A major incident (MI) is an incident that results in significant disruption to the business and demands a response beyond the routine incident management process. Major incidents often have a separate business procedure with shorter timescales and urgency that is required to accelerate resolution process for incidents with high business impact.
The definition of what constitutes a major incident is being determined and agreed upon (as of November 2018). For example, a major incident could be created if a critical business service is impacted or if there is a service outage that affects a large number of users.
- Propose an incident as a major incident candidate by clicking Propose Major Incident from the Incident context menu.
- Create a new major incident candidate by clicking Create Major Incident Candidate from the left navigation pane.
- Mark an incident as a major incident candidate based on the major incident trigger rules.

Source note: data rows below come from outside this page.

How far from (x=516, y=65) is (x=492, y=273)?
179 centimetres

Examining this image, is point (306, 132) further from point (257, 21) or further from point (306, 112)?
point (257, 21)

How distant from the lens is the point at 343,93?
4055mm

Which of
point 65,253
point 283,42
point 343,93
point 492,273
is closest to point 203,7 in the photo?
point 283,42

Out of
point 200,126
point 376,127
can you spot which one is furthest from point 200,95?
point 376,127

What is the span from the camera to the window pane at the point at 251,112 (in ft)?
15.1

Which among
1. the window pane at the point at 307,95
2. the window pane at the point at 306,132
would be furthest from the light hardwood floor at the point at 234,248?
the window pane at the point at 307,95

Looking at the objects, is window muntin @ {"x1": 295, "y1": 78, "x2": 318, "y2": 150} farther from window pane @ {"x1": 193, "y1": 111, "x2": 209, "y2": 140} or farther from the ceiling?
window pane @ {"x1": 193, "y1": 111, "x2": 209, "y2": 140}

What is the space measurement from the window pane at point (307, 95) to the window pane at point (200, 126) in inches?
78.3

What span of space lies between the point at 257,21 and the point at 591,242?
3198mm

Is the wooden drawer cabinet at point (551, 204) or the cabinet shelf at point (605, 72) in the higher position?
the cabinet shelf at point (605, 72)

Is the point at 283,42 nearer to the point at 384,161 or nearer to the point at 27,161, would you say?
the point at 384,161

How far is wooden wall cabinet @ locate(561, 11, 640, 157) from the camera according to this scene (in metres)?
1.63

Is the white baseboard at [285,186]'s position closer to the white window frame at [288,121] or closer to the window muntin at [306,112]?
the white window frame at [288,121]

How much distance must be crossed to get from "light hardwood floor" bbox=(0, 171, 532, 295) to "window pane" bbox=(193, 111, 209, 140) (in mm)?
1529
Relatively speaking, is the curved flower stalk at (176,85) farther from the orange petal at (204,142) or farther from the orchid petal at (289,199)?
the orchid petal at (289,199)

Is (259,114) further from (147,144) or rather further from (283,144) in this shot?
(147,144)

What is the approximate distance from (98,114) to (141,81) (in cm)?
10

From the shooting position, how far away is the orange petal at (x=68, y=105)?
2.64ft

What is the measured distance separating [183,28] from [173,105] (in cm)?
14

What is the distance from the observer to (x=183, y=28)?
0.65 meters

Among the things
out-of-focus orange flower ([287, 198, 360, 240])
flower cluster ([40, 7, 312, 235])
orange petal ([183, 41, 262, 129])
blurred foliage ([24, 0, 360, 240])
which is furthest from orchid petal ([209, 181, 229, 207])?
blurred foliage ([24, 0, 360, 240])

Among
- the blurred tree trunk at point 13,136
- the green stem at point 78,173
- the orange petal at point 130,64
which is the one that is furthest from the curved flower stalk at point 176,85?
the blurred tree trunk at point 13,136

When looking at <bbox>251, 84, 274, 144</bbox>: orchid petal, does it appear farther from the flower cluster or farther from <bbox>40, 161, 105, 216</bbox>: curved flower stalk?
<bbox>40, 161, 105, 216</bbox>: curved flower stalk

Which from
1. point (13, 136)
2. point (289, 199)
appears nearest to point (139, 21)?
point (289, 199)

- Promote a candidate to a major incident by clicking Promote to Major Incident from the context menu.
- Create a new major incident by clicking Create Major Incident from the left navigation pane.

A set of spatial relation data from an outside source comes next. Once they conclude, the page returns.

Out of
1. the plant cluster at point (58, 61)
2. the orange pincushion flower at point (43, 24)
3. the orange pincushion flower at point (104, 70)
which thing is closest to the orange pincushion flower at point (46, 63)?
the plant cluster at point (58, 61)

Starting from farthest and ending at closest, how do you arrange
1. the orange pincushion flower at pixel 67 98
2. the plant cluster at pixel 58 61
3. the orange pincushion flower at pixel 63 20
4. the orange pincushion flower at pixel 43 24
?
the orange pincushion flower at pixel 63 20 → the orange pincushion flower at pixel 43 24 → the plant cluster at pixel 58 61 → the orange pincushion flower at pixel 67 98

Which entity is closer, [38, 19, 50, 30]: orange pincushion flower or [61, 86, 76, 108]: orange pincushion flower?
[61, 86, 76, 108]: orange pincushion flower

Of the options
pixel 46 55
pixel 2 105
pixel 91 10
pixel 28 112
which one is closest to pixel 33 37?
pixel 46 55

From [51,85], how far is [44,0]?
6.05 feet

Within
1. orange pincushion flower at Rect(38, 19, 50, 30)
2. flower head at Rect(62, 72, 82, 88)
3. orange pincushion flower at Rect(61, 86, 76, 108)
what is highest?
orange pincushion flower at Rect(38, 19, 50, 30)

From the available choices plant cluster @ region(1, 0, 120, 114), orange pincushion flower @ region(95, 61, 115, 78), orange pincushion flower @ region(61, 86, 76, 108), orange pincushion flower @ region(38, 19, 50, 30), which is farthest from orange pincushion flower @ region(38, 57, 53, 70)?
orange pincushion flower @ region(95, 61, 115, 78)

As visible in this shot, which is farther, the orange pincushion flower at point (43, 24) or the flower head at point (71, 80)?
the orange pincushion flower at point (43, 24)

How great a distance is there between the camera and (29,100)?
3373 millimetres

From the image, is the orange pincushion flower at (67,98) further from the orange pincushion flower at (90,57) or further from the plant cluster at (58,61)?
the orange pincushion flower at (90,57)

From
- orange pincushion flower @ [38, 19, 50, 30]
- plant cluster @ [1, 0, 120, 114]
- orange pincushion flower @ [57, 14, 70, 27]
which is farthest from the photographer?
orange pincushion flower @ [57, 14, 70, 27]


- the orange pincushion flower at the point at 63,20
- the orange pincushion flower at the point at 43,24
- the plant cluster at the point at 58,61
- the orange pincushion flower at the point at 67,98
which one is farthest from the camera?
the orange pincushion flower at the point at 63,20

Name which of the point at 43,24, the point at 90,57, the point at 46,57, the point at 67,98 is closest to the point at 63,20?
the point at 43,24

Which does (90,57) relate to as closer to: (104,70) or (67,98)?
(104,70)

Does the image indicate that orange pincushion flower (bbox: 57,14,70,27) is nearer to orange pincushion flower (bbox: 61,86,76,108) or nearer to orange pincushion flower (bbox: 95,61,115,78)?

- Promote an incident to a major incident without going through the proposal process.
- Reject a candidate.
There are multiple ways to link child and parent incidents:
- When looking at an incident you can link it to a parent on the 'Related Records' tab
- When looking at a Major Incident you can link one or multiple other incidents to it on the 'Child Incidents' tab by clicking 'edit'
- When looking at a Major Incident you can click on the 'View Workbench' button and then press the 'Create Child Incident' button
Crucial things in responding to a major incident are to involve right resources, communicate updates to users and stakeholders, setup conference calls to investigate and resolve the incident, and escalate when required. These business processes will be developed and refined in 2019.